**Record list:**
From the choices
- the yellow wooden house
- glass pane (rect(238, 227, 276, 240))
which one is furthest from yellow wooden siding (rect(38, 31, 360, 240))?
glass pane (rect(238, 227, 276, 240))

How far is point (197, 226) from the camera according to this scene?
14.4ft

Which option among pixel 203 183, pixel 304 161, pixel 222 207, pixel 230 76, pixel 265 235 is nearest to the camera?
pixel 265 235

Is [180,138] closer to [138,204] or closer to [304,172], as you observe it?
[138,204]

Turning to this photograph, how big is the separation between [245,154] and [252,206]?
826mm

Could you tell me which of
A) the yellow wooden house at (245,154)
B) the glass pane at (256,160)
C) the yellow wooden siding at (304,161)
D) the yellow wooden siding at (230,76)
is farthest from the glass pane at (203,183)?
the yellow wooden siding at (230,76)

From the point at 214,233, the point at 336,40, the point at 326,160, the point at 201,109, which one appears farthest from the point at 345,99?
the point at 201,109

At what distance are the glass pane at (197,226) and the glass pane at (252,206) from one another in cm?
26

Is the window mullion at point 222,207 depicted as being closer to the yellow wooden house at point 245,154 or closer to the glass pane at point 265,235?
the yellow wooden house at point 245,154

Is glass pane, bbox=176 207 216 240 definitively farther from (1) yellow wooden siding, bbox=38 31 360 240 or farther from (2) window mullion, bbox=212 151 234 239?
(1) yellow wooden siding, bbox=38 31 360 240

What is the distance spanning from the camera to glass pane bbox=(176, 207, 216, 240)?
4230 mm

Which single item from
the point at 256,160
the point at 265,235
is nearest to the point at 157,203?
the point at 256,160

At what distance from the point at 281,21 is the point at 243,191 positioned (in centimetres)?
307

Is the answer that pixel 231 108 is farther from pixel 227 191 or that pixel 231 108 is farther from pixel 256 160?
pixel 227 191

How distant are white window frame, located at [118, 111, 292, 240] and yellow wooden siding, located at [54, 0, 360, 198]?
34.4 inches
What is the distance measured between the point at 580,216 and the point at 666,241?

**What to do:**
Copy every line of the records above without changing a word.

**Task response:**
From the choices
- the yellow wooden house
- glass pane (rect(238, 227, 276, 240))
which one is furthest from yellow wooden siding (rect(38, 31, 360, 240))?
glass pane (rect(238, 227, 276, 240))

How far is point (197, 226) from the camera according to this scene?
14.4ft

Which option among pixel 203 183, pixel 304 161, pixel 222 207, pixel 230 76, pixel 265 235 is nearest to the camera?
pixel 265 235

Is [180,138] closer to [138,204] or closer to [304,172], as you observe it?
[138,204]

Turning to this photograph, how big is the separation between [245,154] and [252,206]?
826mm

Could you tell me which of
A) the yellow wooden house at (245,154)
B) the glass pane at (256,160)
C) the yellow wooden siding at (304,161)
D) the yellow wooden siding at (230,76)
is farthest from the glass pane at (203,183)?
the yellow wooden siding at (230,76)

From the point at 214,233, the point at 336,40, the point at 326,160, the point at 201,109, which one appears farthest from the point at 345,99?
the point at 201,109

At what distance are the glass pane at (197,226) and the glass pane at (252,206) from one another in cm?
26

Is the window mullion at point 222,207 depicted as being closer to the yellow wooden house at point 245,154 or closer to the glass pane at point 265,235?
the yellow wooden house at point 245,154

Is glass pane, bbox=176 207 216 240 definitively farther from (1) yellow wooden siding, bbox=38 31 360 240 or farther from (2) window mullion, bbox=212 151 234 239?
(1) yellow wooden siding, bbox=38 31 360 240

What is the distance spanning from the camera to glass pane bbox=(176, 207, 216, 240)?
4230 mm

Which single item from
the point at 256,160
the point at 265,235
is nearest to the point at 157,203?
the point at 256,160

At what distance from the point at 281,21 is the point at 243,191 positioned (in centimetres)?
307

Is the answer that pixel 231 108 is farther from pixel 227 191 or that pixel 231 108 is farther from pixel 256 160?
pixel 227 191

How distant are white window frame, located at [118, 111, 292, 240] and yellow wooden siding, located at [54, 0, 360, 198]?
34.4 inches
What is the distance measured between the point at 580,216 and the point at 666,241?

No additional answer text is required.